(begin)

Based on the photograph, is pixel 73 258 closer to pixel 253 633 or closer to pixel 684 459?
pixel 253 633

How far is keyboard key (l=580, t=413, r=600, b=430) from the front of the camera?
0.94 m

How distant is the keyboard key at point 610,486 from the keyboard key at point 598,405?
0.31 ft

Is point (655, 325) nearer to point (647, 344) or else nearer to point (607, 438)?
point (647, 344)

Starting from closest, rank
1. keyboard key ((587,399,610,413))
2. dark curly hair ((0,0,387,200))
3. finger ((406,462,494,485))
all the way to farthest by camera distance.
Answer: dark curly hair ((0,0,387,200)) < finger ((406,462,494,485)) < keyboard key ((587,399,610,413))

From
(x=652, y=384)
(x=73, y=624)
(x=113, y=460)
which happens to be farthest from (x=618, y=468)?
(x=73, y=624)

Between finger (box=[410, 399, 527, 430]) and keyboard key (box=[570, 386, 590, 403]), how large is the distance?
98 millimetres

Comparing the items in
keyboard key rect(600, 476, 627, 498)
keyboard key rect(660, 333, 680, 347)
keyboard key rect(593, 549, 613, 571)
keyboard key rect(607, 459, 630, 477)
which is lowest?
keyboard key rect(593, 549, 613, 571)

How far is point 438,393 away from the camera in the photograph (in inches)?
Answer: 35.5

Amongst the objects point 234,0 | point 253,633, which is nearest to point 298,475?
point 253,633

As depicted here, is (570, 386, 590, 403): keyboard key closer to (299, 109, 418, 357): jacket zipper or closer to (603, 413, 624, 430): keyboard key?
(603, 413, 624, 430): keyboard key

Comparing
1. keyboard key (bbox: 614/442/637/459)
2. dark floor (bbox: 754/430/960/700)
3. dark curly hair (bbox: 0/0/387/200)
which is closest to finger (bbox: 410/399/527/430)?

(end)

> [Request] Extract, word for word, each line of the listing above.

> [Exercise output]
Based on the photograph, is pixel 73 258 closer to pixel 253 633 or closer to pixel 684 459?
pixel 253 633

How far is keyboard key (l=580, t=413, r=600, b=430) from the front of the camera?
0.94 m

How distant is the keyboard key at point 610,486 from the keyboard key at point 598,405?
0.31 ft

Is point (655, 325) nearer to point (647, 344) or else nearer to point (607, 438)?
point (647, 344)

Starting from closest, rank
1. keyboard key ((587,399,610,413))
2. dark curly hair ((0,0,387,200))
3. finger ((406,462,494,485))
all the way to farthest by camera distance.
Answer: dark curly hair ((0,0,387,200)) < finger ((406,462,494,485)) < keyboard key ((587,399,610,413))

From
(x=652, y=384)
(x=73, y=624)
(x=113, y=460)
which happens to be farthest from (x=618, y=468)?
(x=73, y=624)

Between finger (box=[410, 399, 527, 430]) and keyboard key (box=[570, 386, 590, 403]), how large is the distance?
98 millimetres

Comparing the items in
keyboard key rect(600, 476, 627, 498)
keyboard key rect(660, 333, 680, 347)
keyboard key rect(593, 549, 613, 571)
keyboard key rect(607, 459, 630, 477)
which is lowest?
keyboard key rect(593, 549, 613, 571)

How far is point 438,393 away from the camera in the photograph (in inches)?
Answer: 35.5

Amongst the objects point 234,0 | point 253,633, which is nearest to point 298,475?
point 253,633

As depicted here, is (570, 386, 590, 403): keyboard key closer to (299, 109, 418, 357): jacket zipper or closer to (603, 413, 624, 430): keyboard key?
(603, 413, 624, 430): keyboard key

Comparing
1. keyboard key (bbox: 614/442/637/459)
2. dark floor (bbox: 754/430/960/700)
3. dark curly hair (bbox: 0/0/387/200)
which is closest to finger (bbox: 410/399/527/430)?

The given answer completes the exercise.